■ **TASK DATA**:
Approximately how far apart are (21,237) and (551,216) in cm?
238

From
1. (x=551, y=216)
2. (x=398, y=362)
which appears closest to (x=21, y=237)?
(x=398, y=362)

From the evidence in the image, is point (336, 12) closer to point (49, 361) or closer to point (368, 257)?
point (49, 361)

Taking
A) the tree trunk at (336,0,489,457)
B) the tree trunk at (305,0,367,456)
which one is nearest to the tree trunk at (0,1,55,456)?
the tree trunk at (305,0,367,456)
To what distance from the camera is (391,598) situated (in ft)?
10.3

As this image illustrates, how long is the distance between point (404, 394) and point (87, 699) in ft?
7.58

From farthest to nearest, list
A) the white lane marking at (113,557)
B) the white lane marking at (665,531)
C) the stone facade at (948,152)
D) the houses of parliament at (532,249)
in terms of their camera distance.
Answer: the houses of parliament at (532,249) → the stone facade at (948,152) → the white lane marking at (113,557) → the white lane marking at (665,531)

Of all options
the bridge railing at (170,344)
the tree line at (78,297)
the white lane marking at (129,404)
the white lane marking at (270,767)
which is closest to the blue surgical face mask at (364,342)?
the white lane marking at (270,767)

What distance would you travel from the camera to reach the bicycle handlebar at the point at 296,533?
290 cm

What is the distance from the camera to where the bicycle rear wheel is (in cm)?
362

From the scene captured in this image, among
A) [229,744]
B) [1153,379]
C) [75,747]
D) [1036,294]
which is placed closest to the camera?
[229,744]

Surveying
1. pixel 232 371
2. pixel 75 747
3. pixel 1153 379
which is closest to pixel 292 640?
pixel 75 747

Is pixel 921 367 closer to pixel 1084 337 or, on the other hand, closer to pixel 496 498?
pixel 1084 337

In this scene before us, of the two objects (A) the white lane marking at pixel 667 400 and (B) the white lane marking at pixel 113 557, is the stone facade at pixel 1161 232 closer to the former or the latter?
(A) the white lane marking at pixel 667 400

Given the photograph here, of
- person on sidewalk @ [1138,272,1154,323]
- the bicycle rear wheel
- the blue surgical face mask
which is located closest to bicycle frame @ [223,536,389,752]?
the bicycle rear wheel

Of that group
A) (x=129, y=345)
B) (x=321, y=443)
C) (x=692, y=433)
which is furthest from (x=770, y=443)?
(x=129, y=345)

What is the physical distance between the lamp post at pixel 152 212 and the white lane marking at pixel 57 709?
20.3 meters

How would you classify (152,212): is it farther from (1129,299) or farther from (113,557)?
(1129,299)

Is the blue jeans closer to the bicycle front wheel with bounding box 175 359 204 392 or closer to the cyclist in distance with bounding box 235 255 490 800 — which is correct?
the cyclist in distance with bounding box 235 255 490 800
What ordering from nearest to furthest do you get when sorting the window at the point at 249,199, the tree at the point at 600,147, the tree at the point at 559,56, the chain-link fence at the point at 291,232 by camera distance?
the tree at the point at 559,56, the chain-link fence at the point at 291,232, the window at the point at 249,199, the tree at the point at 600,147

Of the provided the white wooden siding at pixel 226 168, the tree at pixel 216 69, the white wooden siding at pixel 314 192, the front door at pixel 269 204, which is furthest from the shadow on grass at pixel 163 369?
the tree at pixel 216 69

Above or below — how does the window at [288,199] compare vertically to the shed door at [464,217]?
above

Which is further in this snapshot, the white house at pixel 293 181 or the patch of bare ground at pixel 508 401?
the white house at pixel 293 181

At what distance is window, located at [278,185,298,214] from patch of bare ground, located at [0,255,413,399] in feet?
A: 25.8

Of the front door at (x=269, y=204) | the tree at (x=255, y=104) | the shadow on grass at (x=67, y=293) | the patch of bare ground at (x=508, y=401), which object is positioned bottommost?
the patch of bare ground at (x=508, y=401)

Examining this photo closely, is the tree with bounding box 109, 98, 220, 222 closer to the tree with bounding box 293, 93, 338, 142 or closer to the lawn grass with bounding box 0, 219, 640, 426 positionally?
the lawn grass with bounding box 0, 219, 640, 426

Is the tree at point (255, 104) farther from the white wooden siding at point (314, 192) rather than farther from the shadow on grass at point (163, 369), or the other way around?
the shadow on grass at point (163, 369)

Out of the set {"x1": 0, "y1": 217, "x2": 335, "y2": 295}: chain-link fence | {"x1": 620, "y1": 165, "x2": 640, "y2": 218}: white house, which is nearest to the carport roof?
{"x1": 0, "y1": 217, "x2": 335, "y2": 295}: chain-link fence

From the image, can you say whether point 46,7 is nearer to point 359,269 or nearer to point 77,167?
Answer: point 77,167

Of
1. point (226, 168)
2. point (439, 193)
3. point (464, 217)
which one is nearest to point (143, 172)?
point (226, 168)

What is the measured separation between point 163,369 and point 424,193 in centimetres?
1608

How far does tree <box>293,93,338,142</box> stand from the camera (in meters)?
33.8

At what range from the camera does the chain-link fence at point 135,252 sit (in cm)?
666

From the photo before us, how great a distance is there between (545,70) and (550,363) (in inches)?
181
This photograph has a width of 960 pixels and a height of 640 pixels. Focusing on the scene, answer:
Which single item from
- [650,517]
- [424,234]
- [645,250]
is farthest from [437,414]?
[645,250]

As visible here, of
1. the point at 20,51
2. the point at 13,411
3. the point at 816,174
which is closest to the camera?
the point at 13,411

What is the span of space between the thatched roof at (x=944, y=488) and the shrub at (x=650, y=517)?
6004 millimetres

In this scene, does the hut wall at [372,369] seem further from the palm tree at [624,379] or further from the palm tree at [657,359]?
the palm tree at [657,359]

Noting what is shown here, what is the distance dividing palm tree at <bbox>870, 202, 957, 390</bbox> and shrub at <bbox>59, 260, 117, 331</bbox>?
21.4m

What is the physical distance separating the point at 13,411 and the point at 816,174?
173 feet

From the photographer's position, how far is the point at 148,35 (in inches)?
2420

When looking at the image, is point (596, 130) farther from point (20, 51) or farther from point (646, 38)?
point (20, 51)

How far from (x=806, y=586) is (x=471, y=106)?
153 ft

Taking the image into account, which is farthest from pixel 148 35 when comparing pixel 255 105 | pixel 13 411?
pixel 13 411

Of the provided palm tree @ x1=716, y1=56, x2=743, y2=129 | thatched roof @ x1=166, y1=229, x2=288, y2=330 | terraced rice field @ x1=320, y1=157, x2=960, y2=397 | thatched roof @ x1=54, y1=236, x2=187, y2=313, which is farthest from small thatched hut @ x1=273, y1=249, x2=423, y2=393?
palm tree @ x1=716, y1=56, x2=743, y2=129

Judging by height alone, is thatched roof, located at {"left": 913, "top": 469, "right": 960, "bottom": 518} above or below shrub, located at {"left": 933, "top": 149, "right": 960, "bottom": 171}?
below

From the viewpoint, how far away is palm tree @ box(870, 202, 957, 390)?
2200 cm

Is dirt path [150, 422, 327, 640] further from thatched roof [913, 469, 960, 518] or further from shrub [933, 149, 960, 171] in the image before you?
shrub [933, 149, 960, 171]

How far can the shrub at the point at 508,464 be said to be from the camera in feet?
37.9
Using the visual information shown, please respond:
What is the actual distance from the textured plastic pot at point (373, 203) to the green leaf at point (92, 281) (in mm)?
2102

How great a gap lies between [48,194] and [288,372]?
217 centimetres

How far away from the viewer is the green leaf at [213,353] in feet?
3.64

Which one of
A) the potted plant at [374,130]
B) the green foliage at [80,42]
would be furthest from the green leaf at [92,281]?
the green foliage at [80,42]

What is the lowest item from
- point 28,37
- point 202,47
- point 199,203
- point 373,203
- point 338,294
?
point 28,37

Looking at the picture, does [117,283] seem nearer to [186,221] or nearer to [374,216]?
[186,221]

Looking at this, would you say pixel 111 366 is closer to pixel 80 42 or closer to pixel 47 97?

■ **WHAT THE EXERCISE ASKS**:
Turn the records from the line containing "From the evidence" through the line containing "Answer: the houses" into a numbered list, leaving out any blank lines.

■ **RESULT BELOW**:
1. From the evidence in the image, is point (336, 12) closer to point (49, 361) or closer to point (368, 257)?
2. point (49, 361)
3. Taking
4. A) the tree trunk at (336,0,489,457)
5. B) the tree trunk at (305,0,367,456)
6. which one is nearest to the tree trunk at (0,1,55,456)?
7. the tree trunk at (305,0,367,456)
8. To what distance from the camera is (391,598) situated (in ft)?
9. 10.3
10. As this image illustrates, how long is the distance between point (404, 394) and point (87, 699) in ft?
11. 7.58
12. From farthest to nearest, list
13. A) the white lane marking at (113,557)
14. B) the white lane marking at (665,531)
15. C) the stone facade at (948,152)
16. D) the houses of parliament at (532,249)
17. in terms of their camera distance.
18. Answer: the houses of parliament at (532,249) → the stone facade at (948,152) → the white lane marking at (113,557) → the white lane marking at (665,531)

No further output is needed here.